● **Wybrany fragment**

......

Kluczem do sukcesu PPK jest to, aby uczestniczyło w nim jak najwięcej osób. Stąd też automatyczny zapis. Jednocześnie każdy będzie mógł z programu zrezygnować. Bo Pracownicze Plany Kapitałowe to III-filarowy program  dobrowolnych oszczędności. Na początku mówiono, że sukcesem będzie jeśli 70 proc. pracowników zostanie w PPK, teraz mówi się już tylko o 50 proc. Czyli sukcesem będzie, jeśli w ciągu najbliższych kilku lat 50 proc. tych osób, które mogą uczestniczyć w programie, w nim pozostanie. 

– Miejmy nadzieję, że to 50 proc. to asekuracyjne założenie. I że każdy, kto będzie miał możliwość bycia zapisanym do PPK rozważy to, co jest dla niego najbardziej korzystne. Jeśli ktoś uzna, że zostało mu do emerytury mało czasu, i dużo nie uzbiera, bo ma niskie wynagrodzenie, i nie zależy mu na tych środkach, to zapewne takie osoby będą rezygnowały – wyjaśnia gość radiowej Jedynki.

I dodaje, że te wszystkie osoby, które z kolei zobaczą, iż w perspektywie 10, 20 czy 30 lat, odkładając środki ze swojego wynagrodzenia mają szansę uzyskać dość pokaźną pulę środków, z której  będą mogli skorzystać, będą mogli je realnie wypłacić, to będą chcieli rozważyć czy jednak nie zostać w PPK.

– I to będzie ten czynnik sukcesu. Taka osobista, indywidualna zaradność wszystkich Polaków – podkreśla dr Antoni Kolek.

......

● **Sekcja danych**
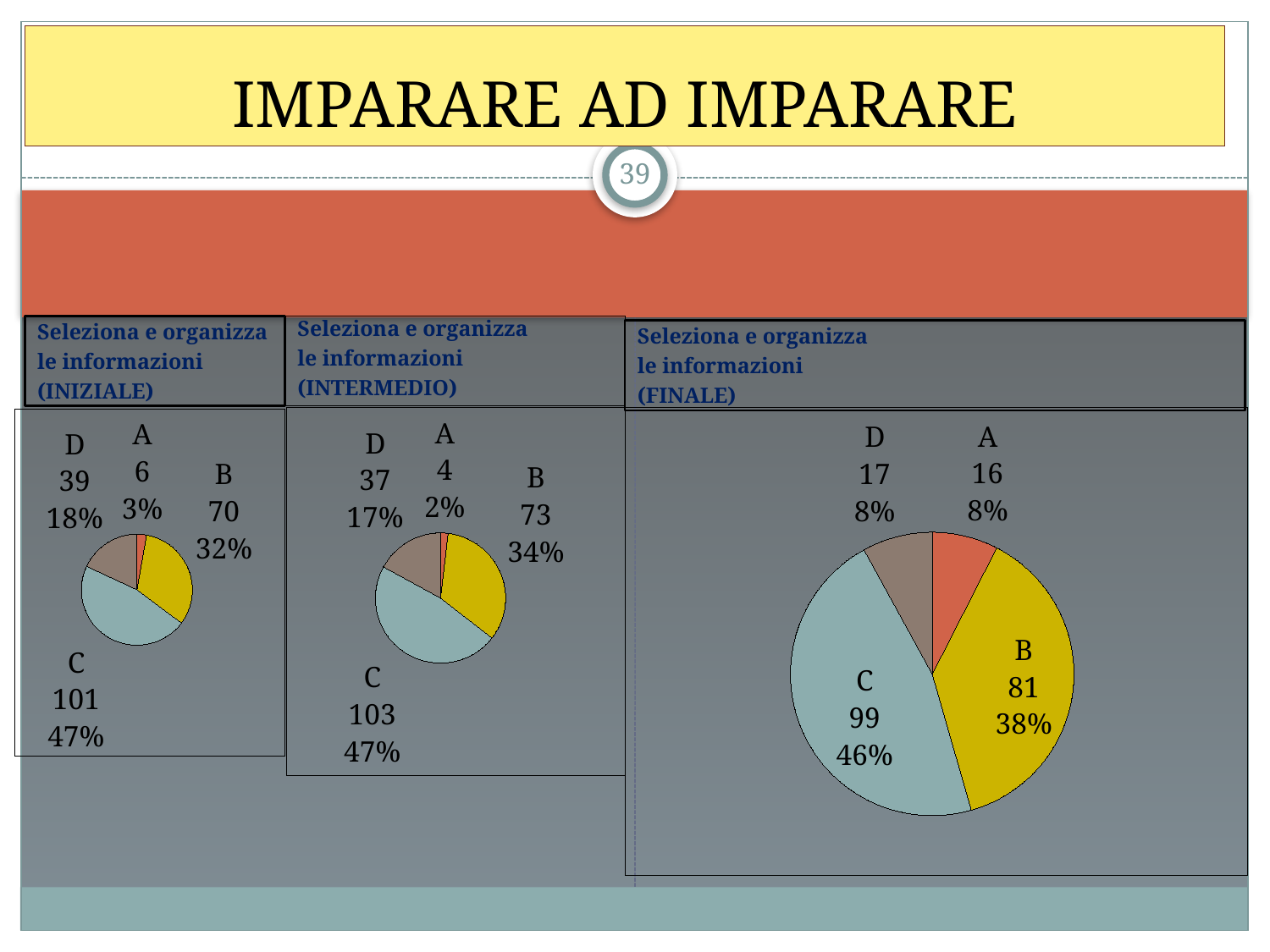
In the INIZIALE pie chart, what is the value for category C? 101 In the INIZIALE pie chart, which category has the smallest value? A In the FINALE pie chart, what is the value for category B? 81 In the INTERMEDIO pie chart, what share of the pie does category C represent? 47% In the INIZIALE pie chart, what share of the pie does category B represent? 32% How many categories does the FINALE pie chart show? 4 In the INTERMEDIO pie chart, which category has the largest value? C In the INTERMEDIO pie chart, what is the value for category D? 37 In the INTERMEDIO pie chart, what is the difference between the values for B and D? 36 In the FINALE pie chart, which is larger, the value for C or the value for B? C What kind of chart is used in the INIZIALE panel? Pie chart In the FINALE pie chart, what share of the pie does category A represent? 8%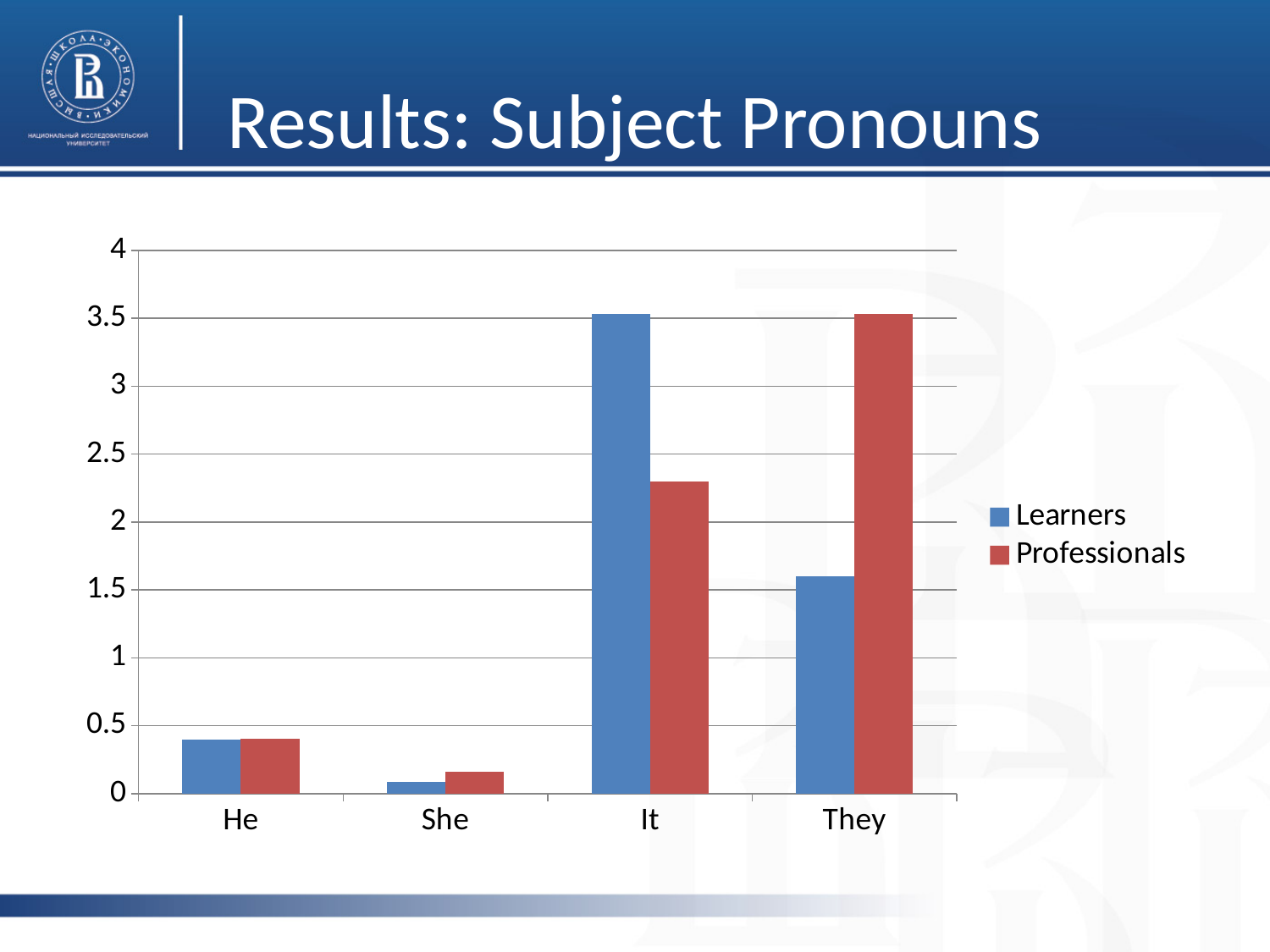
For the pronoun It, which series has the larger value, Learners or Professionals? Learners Is the value for Professionals for the pronoun It greater or less than 2.5? less What is the title of the slide containing the chart? Results: Subject Pronouns What kind of chart is shown on the slide? bar chart How many pronoun categories are shown on the x axis? 4 Which pronoun has the lowest value for Professionals? She Which pronoun has the lowest value for Learners? She For the pronoun They, which series has the larger value, Learners or Professionals? Professionals Which pronoun has the highest value for Learners? It How many series does the legend list? 2 Which pronoun has the highest value for Professionals? They Is the value for Learners for the pronoun They greater or less than 2? less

......

● **Polecenie**
Kontynuuj tekst o Pracowniczych Planach Kapitałowych, zaczynając od zdania następującego po jego ostatnim zdaniu.

● **Wynik zadania**
Niska pensja – wyższa dopłata

W PPK zapewne zostaną ci, którzy lepiej zarabiają, bo oni nie odczują w swoich portfelach składki, którą będzie trzeba płacić. Poza tym, to właśnie ci lepiej zarabiający i więcej odkładający będą mogli zbudować taką bazę kapitałową, która fatycznie przyniesie im odczuwalnie wyższe emerytury. I w efekcie ci, którzy wypracują sobie wyższe świadczenia będą mieli je jeszcze wyższe, a ci, którym te dodatkowe środki na emeryturze mogłyby się faktycznie przydać i poprawić komfort życia, nie będą z niego korzystać.

– Na pewno jest tak, że jeżeli ktoś zarabia więcej, to nie odczuje w swoim portfelu, że musi płacić 2 proc. na swoje przyszłe świadczenie. Natomiast ustawa ma tutaj bardzo ciekawy zapis. Otóż jeśli ktoś otrzymuje poniżej 120 proc. płacy minimalnej czyli poniżej 2700 zł brutto w 2019 roku, będzie miał możliwość skorzystania z obniżonej wpłaty do PPK – tłumaczy gość radiowej Jedynki.

Jeśli więc ktoś otrzymuje płacę minimalną (2250 zł w 2018 roku) i od tego odprowadzi tę obniżoną wpłatę do PPK na poziomie 0,5 proc. (12,50 zł), to jego pracodawca dopłaci mu 37,50 zł, a Fundusz Pracy (budżet państwa) dopłaci mu w skali roku 240 zł.

– Paradoksalnie więc, właśnie tym osobom będzie się to najbardziej opłacało, ponieważ dopłaty, które otrzymają, będą najwyższe – ocenia Antoni Kolek.

Czy PPK będą bezpieczne?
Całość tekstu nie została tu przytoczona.